◆ Written problem 1: Reproduce the bird ladder thread below in full, word for word.

◆ Page text:
# How can I make a Ladder for my bird??



## Iluvcockatiels (Jul 18, 2009)

I am going to clip my cockatiels wings but.............
I only have 1 ladder and they need ladders to climb on.........
How can i make them????????????????????????????????????


----------



## Renae (Feb 9, 2008)

They're easy to make.. depends if you want a certain one or anything.

There's this one:










All you need is 2 bits of wood.. drill 5 holes in each piece of wood, get some thick/tight rope and put it through the holes to have it look like the above photo. Ignore the bits hanging out at the sides and don't do anything like that.

I can't think of any other way! but there's plenty of other people on this forum that may be able to give you an idea on how to make more.


----------



## Peanutbutter (Jun 29, 2009)

I made one with stainless steel wire (from a kitchen whisk), beads, and Popsicle sticks... used a dremel to drill the holes, finsihed ends with big beads and folded the wire back on itself.

I don't have a pic of it in photobucket anymore, but you can kinda see it on the playstand... its on the bottom level going to the base:









I've also seen people make them with elmers glue and Popsicle sticks.... I don't know how safe elmers glue is for a bird though, and thats why I haven't tried it.


----------



## xxxSpikexxx (Jul 30, 2007)

I like the rope ladder that way there is no metals used in the ladder. Stainless steel and nickle plated metals are safe for birds. Just remember to have enough room between the rungs of the ladder you would not want some one to get stuck


----------

◆ Entries:
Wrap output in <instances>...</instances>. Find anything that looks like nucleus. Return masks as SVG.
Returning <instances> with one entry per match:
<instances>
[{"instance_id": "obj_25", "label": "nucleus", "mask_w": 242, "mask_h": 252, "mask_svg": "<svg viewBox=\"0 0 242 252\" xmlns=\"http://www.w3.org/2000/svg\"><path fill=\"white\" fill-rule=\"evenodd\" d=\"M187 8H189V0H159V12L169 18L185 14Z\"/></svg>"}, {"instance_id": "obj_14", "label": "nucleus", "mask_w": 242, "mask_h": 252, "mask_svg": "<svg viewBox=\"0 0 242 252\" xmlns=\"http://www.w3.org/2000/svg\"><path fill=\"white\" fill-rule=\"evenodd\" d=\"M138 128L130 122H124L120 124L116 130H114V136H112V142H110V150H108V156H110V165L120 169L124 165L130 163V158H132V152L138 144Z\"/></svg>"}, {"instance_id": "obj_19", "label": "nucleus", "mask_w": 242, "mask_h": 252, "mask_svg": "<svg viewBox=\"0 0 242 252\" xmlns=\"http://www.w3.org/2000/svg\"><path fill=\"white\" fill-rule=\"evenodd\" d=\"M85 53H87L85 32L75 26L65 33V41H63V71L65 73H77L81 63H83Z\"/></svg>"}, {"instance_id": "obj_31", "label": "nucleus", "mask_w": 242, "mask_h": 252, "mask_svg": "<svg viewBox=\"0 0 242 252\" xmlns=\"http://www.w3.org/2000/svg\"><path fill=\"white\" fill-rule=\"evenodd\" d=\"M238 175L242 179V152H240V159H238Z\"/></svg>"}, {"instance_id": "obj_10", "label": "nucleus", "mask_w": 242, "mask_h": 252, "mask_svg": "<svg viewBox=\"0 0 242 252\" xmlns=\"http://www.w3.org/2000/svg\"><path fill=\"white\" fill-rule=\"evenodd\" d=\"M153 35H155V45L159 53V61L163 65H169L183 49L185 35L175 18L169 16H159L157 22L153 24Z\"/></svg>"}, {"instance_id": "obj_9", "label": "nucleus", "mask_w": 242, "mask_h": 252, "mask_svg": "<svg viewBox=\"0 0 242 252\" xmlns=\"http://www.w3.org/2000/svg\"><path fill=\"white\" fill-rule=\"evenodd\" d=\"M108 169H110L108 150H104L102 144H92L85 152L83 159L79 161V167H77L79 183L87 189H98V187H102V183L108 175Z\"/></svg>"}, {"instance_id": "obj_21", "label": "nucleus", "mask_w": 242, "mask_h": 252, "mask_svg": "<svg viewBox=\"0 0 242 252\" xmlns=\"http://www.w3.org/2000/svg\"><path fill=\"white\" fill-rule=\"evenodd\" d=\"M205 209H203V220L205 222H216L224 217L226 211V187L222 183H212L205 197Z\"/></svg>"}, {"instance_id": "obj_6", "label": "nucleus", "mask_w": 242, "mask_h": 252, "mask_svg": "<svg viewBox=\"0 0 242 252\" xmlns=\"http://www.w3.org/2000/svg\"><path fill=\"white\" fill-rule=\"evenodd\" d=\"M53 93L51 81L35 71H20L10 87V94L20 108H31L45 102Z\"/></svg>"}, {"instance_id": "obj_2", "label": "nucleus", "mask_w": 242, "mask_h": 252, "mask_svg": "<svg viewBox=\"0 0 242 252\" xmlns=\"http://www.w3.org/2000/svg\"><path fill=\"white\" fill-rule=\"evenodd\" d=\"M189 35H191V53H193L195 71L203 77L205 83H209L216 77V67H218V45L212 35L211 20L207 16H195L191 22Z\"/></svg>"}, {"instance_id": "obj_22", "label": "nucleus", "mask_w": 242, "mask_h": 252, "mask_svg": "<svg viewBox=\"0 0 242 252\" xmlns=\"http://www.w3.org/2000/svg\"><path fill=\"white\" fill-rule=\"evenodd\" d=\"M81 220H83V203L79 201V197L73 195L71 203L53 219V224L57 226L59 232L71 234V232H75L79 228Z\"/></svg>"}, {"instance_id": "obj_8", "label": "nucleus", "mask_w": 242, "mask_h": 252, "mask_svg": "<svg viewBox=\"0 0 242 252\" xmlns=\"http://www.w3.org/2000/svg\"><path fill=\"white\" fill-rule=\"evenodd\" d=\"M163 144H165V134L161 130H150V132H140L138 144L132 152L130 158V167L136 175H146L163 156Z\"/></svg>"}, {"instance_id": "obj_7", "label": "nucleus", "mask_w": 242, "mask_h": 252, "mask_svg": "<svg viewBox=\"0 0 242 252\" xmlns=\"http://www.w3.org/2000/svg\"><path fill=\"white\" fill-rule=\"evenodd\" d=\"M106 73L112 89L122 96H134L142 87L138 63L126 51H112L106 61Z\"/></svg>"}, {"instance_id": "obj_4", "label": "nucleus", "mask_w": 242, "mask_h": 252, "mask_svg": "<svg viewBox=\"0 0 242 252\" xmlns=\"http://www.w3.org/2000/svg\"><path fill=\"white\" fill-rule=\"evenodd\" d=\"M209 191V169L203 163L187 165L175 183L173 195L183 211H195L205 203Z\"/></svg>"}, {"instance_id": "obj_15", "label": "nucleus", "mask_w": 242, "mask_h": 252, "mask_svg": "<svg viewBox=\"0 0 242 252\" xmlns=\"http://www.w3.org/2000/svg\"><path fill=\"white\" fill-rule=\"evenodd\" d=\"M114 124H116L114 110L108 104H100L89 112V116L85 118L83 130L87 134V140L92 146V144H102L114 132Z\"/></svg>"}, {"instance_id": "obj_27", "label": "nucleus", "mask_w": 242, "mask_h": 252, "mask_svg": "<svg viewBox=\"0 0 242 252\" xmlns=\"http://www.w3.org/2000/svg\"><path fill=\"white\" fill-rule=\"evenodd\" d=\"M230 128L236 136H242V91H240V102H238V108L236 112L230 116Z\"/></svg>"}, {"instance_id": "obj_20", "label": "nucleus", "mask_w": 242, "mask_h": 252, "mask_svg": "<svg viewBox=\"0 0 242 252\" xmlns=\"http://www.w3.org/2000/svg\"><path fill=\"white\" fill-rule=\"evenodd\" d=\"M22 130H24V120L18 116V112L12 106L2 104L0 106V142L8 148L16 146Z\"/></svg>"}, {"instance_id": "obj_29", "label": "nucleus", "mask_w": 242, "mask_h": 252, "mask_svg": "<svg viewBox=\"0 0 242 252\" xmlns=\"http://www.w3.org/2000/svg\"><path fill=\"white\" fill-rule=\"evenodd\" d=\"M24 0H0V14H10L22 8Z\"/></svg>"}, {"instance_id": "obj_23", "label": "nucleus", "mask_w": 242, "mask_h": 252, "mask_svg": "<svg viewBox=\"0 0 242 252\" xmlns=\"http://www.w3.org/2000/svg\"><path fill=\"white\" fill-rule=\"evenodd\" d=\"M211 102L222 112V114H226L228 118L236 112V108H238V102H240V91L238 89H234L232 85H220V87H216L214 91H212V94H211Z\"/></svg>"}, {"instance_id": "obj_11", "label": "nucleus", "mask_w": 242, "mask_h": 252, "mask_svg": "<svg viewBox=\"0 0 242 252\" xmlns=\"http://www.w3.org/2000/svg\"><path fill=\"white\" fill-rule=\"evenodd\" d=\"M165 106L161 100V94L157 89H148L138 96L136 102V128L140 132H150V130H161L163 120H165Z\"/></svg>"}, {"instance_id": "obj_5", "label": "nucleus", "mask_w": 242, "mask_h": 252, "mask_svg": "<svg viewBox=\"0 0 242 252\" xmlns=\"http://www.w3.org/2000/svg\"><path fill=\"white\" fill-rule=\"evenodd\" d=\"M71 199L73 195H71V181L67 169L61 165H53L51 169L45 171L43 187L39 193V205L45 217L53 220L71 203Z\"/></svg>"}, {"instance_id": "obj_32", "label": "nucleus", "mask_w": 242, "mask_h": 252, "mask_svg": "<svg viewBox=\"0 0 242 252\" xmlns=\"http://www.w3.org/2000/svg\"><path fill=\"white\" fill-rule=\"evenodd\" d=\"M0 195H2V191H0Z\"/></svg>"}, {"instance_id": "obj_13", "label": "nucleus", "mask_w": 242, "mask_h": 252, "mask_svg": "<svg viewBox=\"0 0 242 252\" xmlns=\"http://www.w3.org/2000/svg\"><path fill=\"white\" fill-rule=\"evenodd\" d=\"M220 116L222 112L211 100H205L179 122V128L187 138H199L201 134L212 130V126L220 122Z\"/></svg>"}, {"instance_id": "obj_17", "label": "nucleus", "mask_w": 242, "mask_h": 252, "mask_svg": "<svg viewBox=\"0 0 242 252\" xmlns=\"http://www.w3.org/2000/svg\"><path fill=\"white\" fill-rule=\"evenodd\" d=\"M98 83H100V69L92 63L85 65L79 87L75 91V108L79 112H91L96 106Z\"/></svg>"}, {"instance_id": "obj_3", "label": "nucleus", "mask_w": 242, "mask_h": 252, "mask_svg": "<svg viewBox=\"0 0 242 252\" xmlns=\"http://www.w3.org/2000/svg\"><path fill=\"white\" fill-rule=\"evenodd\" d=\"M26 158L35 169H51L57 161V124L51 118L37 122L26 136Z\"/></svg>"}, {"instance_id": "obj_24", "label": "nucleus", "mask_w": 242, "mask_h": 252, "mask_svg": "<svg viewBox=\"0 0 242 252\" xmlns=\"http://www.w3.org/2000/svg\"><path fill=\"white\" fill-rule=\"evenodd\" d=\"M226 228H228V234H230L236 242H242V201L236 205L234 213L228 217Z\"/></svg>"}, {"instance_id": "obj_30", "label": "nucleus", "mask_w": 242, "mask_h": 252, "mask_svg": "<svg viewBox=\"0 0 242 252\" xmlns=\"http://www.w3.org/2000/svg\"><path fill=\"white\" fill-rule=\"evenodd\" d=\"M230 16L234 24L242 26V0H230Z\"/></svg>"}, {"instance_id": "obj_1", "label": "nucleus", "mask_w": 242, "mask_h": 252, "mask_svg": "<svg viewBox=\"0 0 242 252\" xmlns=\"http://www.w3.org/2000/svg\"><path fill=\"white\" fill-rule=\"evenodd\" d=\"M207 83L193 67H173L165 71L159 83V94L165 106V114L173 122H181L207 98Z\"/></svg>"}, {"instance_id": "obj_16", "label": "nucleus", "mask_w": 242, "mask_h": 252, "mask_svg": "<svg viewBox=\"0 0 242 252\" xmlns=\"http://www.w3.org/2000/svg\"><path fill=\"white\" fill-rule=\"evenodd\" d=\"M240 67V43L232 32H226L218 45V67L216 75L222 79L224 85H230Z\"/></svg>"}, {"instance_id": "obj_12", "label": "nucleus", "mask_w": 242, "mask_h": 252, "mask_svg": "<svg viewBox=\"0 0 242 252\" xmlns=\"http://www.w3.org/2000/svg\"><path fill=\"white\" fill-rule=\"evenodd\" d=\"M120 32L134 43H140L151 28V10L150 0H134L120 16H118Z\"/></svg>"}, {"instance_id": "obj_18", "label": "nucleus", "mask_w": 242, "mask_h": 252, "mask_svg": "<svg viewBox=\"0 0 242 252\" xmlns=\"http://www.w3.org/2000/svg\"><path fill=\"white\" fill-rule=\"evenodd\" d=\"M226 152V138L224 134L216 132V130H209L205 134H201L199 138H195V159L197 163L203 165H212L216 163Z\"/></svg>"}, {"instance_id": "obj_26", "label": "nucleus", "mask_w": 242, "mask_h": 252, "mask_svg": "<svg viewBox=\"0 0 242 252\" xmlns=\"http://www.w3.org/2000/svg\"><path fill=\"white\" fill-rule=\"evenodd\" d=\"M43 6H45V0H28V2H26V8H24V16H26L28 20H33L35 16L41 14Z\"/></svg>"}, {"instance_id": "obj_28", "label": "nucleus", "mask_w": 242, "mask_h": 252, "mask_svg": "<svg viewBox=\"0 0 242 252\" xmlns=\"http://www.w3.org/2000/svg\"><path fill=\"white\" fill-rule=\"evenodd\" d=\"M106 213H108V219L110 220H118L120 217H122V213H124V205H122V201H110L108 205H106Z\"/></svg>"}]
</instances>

◆ Written problem 2: Pick out each line of the records that includes the string "instances".

◆ Correct result 1:
# How can I make a Ladder for my bird??



## Iluvcockatiels (Jul 18, 2009)

I am going to clip my cockatiels wings but.............
I only have 1 ladder and they need ladders to climb on.........
How can i make them????????????????????????????????????


----------



## Renae (Feb 9, 2008)

They're easy to make.. depends if you want a certain one or anything.

There's this one:










All you need is 2 bits of wood.. drill 5 holes in each piece of wood, get some thick/tight rope and put it through the holes to have it look like the above photo. Ignore the bits hanging out at the sides and don't do anything like that.

I can't think of any other way! but there's plenty of other people on this forum that may be able to give you an idea on how to make more.


----------



## Peanutbutter (Jun 29, 2009)

I made one with stainless steel wire (from a kitchen whisk), beads, and Popsicle sticks... used a dremel to drill the holes, finsihed ends with big beads and folded the wire back on itself.

I don't have a pic of it in photobucket anymore, but you can kinda see it on the playstand... its on the bottom level going to the base:









I've also seen people make them with elmers glue and Popsicle sticks.... I don't know how safe elmers glue is for a bird though, and thats why I haven't tried it.


----------



## xxxSpikexxx (Jul 30, 2007)

I like the rope ladder that way there is no metals used in the ladder. Stainless steel and nickle plated metals are safe for birds. Just remember to have enough room between the rungs of the ladder you would not want some one to get stuck


----------

◆ Correct result 2:
Wrap output in <instances>...</instances>. Find anything that looks like nucleus. Return masks as SVG.
Returning <instances> with one entry per match:
<instances>
</instances>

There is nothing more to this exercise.